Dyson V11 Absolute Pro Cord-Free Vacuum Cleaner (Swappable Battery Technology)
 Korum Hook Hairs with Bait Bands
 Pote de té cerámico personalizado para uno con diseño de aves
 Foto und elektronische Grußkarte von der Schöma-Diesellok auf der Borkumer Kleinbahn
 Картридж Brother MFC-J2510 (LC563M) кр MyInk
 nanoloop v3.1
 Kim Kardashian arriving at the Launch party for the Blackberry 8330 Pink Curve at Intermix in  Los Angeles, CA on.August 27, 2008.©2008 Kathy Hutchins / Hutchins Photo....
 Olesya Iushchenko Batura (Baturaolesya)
# # # #
An exact reproduction of the listing is needed.

**Task answer**
Dyson V11 Absolute Pro Cord-Free Vacuum Cleaner (Swappable Battery Technology)
 Korum Hook Hairs with Bait Bands
 Pote de té cerámico personalizado para uno con diseño de aves
 Foto und elektronische Grußkarte von der Schöma-Diesellok auf der Borkumer Kleinbahn
 Картридж Brother MFC-J2510 (LC563M) кр MyInk
 nanoloop v3.1
 Kim Kardashian arriving at the Launch party for the Blackberry 8330 Pink Curve at Intermix in  Los Angeles, CA on.August 27, 2008.©2008 Kathy Hutchins / Hutchins Photo....
 Olesya Iushchenko Batura (Baturaolesya)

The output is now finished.